SUPPLIED TEXT:
=== Section Start ===

# Norton and Home Server



## cichlid81 (Jan 28, 2010)

Hello, I just installed norton 360, (previously running avast) and now my nightly backups that windows home server was performing have stopped. I don't know where in Norton I can configure it to allow the backups. Any ideas? Thank you.


----------



## 2xg (Aug 5, 2009)

Hello,

Did you configure the Norton to Scan at night, maybe the same time your backup starts? I'd either change the backup time or the scan. We'll see if this helps.


----------



## johnwill (Sep 26, 2002)

You have the classic firewall issue. Disable the Norton firewall and see if sanity doesn't return. :smile:


----------



## cichlid81 (Jan 28, 2010)

Thanks, I figured it was the firewall, I just can't seem to figure out where I can make an exception to allow the backups. I'd check what time the scans are scheduled for but norton just crashed and won't reopen. I'm not enjoying my first 24 hours with norton.


----------



## cichlid81 (Jan 28, 2010)

Well, I rebooted and now it's up. I rescheduled the scans for mornings after the backup time (between midnight and five) So we will see if that does it. Thanks for the help


----------



## 2xg (Aug 5, 2009)

You're Welcome!


----------



## cichlid81 (Jan 28, 2010)

strange, it once again blocked the backup, but I tried doing a manual backup and it allowed it. Tried the manual backup again and it blocked it. Now I tried turing the firewall off and once again its not allowing the backup. I'm lost here.


----------



## 2xg (Aug 5, 2009)

I'd do a manual Scan of your Norton, disable the auto scan. You may locate abd stop the Service from Control Panel =>Admin Tools =>Services.


----------



## cichlid81 (Jan 28, 2010)

=== Section End ===

DATASET EXTRACT:
=== Section Start ===

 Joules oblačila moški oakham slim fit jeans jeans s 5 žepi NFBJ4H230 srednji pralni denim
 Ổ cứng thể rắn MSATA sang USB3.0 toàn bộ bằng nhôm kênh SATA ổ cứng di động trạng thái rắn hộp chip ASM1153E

=== Section End ===

DIRECTIONS:
Repeat the passage of the forum thread about Norton and Home Server starting at "Hello, I just" and ending at "ideas? Thank you.", swapping "avast" for "AVG".

ANSWER TO THE PROBLEM:
Hello, I just installed norton 360, (previously running AVG) and now my nightly backups that windows home server was performing have stopped. I don't know where in Norton I can configure it to allow the backups. Any ideas? Thank you.